Again, I think the way in which the process works penalizes the clinician and the patient, and we don't have to do it that way. I think that if you have patients, as you've rightly said, who are on a lifetime drug, the necessity to reapply every three months because it has not actually been given NOC makes no sense whatsoever. It's the anomaly in which the SAP is written. We get it, in terms of the way the law is written, but that can actually be changed.
Our recommendation is to bring those drugs into a national rare disease pharmacare program. We can deal with them in the same way as we deal with all of the drugs that have uncertainties. You have a panel. You set up the guidelines in the protocol, and you make sure that the patient and the clinician are fitting within that protocol. The monitoring sits within that program. It doesn't have to be bumped up. As long as you say there's no adverse event, as long as the patient is responding appropriately to it, and as long as the physician can attest to it, then the patient just stays on the therapy.
There should not be the necessity of having to go back every three months to reapply.

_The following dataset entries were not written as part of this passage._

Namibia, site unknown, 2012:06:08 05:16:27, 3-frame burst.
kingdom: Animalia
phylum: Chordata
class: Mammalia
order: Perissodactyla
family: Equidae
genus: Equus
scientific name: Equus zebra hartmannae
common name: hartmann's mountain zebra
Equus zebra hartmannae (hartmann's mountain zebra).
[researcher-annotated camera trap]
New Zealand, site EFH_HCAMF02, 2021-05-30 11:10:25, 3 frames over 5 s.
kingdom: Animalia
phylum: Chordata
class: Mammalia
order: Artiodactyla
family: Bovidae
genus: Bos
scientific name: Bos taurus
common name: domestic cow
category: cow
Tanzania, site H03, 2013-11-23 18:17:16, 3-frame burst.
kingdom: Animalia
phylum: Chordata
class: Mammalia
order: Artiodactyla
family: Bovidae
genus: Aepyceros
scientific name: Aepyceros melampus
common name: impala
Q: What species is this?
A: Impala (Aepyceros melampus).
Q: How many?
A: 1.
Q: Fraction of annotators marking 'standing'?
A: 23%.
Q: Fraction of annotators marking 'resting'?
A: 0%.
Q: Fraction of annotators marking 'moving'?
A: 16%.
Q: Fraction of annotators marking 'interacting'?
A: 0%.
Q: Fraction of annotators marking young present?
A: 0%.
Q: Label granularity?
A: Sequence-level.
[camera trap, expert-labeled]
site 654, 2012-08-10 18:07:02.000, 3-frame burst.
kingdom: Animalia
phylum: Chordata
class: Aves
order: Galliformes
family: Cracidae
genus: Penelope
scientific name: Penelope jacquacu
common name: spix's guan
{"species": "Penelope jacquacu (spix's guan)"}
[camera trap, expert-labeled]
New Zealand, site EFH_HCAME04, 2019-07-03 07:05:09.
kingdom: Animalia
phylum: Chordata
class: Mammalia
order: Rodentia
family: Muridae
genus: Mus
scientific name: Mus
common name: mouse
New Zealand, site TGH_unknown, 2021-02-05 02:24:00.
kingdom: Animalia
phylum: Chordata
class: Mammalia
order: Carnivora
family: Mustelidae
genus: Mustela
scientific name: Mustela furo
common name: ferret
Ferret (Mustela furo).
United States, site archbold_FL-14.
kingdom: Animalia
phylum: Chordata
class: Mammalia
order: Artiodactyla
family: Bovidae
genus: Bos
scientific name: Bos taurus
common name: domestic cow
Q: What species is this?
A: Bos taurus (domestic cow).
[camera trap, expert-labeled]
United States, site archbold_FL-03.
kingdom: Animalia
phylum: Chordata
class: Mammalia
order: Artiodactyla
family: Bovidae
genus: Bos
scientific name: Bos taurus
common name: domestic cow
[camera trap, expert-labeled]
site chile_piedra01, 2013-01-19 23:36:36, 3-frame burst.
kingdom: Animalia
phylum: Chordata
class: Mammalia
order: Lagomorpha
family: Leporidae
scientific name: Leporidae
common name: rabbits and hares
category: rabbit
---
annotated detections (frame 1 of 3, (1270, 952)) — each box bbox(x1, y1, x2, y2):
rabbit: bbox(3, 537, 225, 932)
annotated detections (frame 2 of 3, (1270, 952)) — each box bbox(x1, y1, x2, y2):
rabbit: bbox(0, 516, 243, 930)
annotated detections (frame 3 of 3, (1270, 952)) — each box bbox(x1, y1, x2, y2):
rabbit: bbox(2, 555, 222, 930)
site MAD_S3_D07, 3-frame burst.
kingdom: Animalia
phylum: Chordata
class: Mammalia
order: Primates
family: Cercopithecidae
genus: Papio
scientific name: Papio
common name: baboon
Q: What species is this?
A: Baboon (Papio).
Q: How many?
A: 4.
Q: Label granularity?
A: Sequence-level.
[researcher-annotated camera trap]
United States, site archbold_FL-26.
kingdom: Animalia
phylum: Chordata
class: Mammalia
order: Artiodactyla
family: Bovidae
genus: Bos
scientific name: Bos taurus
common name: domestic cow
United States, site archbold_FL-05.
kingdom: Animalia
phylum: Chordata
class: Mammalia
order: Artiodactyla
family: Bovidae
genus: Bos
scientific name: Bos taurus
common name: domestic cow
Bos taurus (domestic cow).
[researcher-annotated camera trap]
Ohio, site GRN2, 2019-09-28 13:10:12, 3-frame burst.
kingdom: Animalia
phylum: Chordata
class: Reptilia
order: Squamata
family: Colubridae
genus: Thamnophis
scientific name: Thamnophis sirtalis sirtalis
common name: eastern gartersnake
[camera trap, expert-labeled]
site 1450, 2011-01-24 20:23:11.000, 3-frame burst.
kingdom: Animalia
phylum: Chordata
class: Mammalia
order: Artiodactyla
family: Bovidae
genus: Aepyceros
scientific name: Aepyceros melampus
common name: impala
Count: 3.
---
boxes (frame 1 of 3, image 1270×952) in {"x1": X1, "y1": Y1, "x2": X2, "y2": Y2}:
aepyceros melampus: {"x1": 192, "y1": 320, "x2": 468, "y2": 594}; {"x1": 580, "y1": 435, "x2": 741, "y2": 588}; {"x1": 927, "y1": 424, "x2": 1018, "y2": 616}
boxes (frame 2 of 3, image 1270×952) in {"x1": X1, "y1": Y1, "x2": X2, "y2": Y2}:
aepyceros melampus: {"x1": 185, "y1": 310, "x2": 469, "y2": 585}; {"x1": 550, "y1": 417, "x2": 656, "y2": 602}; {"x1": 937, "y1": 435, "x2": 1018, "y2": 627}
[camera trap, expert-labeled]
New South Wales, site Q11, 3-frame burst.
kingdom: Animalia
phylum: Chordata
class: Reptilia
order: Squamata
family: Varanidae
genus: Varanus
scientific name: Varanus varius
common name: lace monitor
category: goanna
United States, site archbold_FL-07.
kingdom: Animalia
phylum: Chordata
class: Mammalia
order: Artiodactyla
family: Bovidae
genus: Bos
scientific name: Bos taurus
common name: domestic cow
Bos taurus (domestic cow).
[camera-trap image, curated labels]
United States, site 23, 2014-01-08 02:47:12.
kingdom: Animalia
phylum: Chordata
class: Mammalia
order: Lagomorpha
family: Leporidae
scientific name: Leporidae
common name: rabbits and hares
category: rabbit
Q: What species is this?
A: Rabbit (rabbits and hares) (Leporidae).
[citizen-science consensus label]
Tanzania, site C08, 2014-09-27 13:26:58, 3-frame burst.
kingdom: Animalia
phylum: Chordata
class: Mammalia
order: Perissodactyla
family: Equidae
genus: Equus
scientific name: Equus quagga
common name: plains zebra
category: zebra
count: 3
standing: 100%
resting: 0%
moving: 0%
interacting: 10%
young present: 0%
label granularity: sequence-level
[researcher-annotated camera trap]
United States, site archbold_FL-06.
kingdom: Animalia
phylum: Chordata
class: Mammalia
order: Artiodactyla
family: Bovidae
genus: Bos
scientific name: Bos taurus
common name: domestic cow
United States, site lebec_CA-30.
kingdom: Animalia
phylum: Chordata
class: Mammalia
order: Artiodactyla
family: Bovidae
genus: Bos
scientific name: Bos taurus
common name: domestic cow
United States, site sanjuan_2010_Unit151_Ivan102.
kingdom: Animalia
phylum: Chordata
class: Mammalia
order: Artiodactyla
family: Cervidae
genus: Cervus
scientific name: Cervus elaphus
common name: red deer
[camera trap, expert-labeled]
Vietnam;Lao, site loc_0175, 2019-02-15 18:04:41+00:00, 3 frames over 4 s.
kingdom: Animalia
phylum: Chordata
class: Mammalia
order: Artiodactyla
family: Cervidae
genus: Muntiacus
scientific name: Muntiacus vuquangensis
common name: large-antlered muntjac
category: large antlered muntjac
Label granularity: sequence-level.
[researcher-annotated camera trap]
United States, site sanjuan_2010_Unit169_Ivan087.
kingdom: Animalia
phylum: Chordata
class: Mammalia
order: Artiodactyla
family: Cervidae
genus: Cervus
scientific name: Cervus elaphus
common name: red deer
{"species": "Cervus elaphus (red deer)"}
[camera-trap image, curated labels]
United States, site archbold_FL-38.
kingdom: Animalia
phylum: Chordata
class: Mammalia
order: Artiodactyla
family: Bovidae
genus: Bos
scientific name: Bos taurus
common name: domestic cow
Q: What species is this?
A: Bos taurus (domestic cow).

As all the clinicians say to us, they don't get paid to do this. I'm not saying that in any kind of derogatory way. They have hundreds of patients. This is actually taking away from them being able to do something else.
So yes, we could do that, and I think what we want is to go back and ask what the real experience is here. In some respects, I think what we often hear is a request for a modicum of common sense when we're doing these things. If we could just introduce that, I think that would help a whole lot in terms of what we're able to do.